**Short problem**. Retype each of the following entries word for word, keeping their order, numbers, and punctuation unchanged.

**Provided information**.
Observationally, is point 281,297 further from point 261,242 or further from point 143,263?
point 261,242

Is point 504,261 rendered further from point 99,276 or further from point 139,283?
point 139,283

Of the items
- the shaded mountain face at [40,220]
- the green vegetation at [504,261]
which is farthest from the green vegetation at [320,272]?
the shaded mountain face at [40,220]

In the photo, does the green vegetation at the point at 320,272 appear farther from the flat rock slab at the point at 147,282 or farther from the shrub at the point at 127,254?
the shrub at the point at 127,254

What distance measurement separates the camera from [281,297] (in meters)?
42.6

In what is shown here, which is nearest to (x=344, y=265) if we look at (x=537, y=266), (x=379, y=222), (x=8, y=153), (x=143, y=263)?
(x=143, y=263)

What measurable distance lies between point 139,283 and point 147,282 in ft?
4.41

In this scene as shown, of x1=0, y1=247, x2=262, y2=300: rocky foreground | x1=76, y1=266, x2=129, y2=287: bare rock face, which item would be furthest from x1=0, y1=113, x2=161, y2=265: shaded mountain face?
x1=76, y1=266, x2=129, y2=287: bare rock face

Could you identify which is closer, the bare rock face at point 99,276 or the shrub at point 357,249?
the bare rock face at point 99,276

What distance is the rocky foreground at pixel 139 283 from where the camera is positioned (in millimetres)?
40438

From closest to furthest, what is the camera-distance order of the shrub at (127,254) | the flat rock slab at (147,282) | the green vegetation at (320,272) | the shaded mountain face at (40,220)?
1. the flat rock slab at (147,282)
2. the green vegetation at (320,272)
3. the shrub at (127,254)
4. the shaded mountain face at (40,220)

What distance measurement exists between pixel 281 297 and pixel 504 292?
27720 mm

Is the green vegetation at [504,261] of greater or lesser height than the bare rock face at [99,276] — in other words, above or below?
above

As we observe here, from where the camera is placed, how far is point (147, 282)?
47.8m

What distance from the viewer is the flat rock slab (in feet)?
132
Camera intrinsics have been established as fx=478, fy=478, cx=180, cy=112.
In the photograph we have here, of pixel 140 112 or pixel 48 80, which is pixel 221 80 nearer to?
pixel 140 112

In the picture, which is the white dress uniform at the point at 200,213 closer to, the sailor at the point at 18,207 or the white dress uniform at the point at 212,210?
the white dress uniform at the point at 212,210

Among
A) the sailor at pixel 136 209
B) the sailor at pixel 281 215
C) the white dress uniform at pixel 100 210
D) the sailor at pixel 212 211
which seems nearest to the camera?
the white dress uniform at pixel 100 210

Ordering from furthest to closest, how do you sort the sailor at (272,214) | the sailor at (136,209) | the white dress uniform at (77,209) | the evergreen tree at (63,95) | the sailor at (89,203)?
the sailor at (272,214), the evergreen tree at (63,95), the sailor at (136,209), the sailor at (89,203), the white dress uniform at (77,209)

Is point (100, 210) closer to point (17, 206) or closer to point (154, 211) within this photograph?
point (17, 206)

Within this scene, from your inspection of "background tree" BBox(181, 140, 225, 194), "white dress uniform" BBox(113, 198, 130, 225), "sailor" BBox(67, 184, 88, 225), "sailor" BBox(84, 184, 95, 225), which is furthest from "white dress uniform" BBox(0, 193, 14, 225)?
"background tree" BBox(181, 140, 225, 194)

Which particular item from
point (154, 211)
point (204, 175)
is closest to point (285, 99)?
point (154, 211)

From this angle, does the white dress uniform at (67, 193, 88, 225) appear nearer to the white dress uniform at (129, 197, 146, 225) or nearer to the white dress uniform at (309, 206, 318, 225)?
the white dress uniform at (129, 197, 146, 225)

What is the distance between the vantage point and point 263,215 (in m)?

**Full response**.
Observationally, is point 281,297 further from point 261,242 or further from point 143,263?
point 261,242

Is point 504,261 rendered further from point 99,276 or further from point 139,283?
point 139,283

Of the items
- the shaded mountain face at [40,220]
- the green vegetation at [504,261]
which is farthest from the green vegetation at [320,272]?
the shaded mountain face at [40,220]

In the photo, does the green vegetation at the point at 320,272 appear farther from the flat rock slab at the point at 147,282 or farther from the shrub at the point at 127,254?
the shrub at the point at 127,254

What distance measurement separates the camera from [281,297] (in meters)?
42.6

In what is shown here, which is nearest to (x=344, y=265) if we look at (x=537, y=266), (x=379, y=222), (x=8, y=153), (x=143, y=263)?
(x=143, y=263)

What measurable distance lies between point 139,283 and point 147,282 in ft?
4.41

In this scene as shown, of x1=0, y1=247, x2=262, y2=300: rocky foreground | x1=76, y1=266, x2=129, y2=287: bare rock face, which item would be furthest from x1=0, y1=113, x2=161, y2=265: shaded mountain face?
x1=76, y1=266, x2=129, y2=287: bare rock face

Could you identify which is closer, the bare rock face at point 99,276 or the shrub at point 357,249?
the bare rock face at point 99,276

What distance is the rocky foreground at pixel 139 283 from where the camera is positioned (in millimetres)?
40438

From closest to furthest, what is the camera-distance order of the shrub at (127,254) | the flat rock slab at (147,282) | the green vegetation at (320,272) | the shaded mountain face at (40,220)?
1. the flat rock slab at (147,282)
2. the green vegetation at (320,272)
3. the shrub at (127,254)
4. the shaded mountain face at (40,220)

What distance measurement exists between pixel 281 297 and pixel 504 292?
27720 mm

Is the green vegetation at [504,261] of greater or lesser height than the bare rock face at [99,276] — in other words, above or below?
above

As we observe here, from where the camera is placed, how far is point (147, 282)?
47.8m

What distance from the viewer is the flat rock slab (in feet)?
132
Camera intrinsics have been established as fx=478, fy=478, cx=180, cy=112.
In the photograph we have here, of pixel 140 112 or pixel 48 80, which is pixel 221 80 nearer to?
pixel 140 112

In the picture, which is the white dress uniform at the point at 200,213 closer to, the sailor at the point at 18,207 or the white dress uniform at the point at 212,210?
the white dress uniform at the point at 212,210

Among
A) the sailor at pixel 136 209
B) the sailor at pixel 281 215
C) the white dress uniform at pixel 100 210
D) the sailor at pixel 212 211
which seems nearest to the camera?
the white dress uniform at pixel 100 210

Ordering from furthest to closest, how do you sort the sailor at (272,214) | the sailor at (136,209) | the white dress uniform at (77,209) | the evergreen tree at (63,95) | the sailor at (89,203)?
the sailor at (272,214), the evergreen tree at (63,95), the sailor at (136,209), the sailor at (89,203), the white dress uniform at (77,209)

Is point (100, 210) closer to point (17, 206) or closer to point (154, 211) within this photograph?
point (17, 206)

Within this scene, from your inspection of "background tree" BBox(181, 140, 225, 194), "white dress uniform" BBox(113, 198, 130, 225), "sailor" BBox(67, 184, 88, 225), "sailor" BBox(84, 184, 95, 225), which is furthest from "white dress uniform" BBox(0, 193, 14, 225)?
"background tree" BBox(181, 140, 225, 194)

Which particular item from
point (154, 211)
point (204, 175)
is closest to point (285, 99)?
point (154, 211)

From this angle, does the white dress uniform at (67, 193, 88, 225) appear nearer to the white dress uniform at (129, 197, 146, 225) or nearer to the white dress uniform at (309, 206, 318, 225)?
the white dress uniform at (129, 197, 146, 225)

What is the distance between the vantage point and point 263,215 (in m)?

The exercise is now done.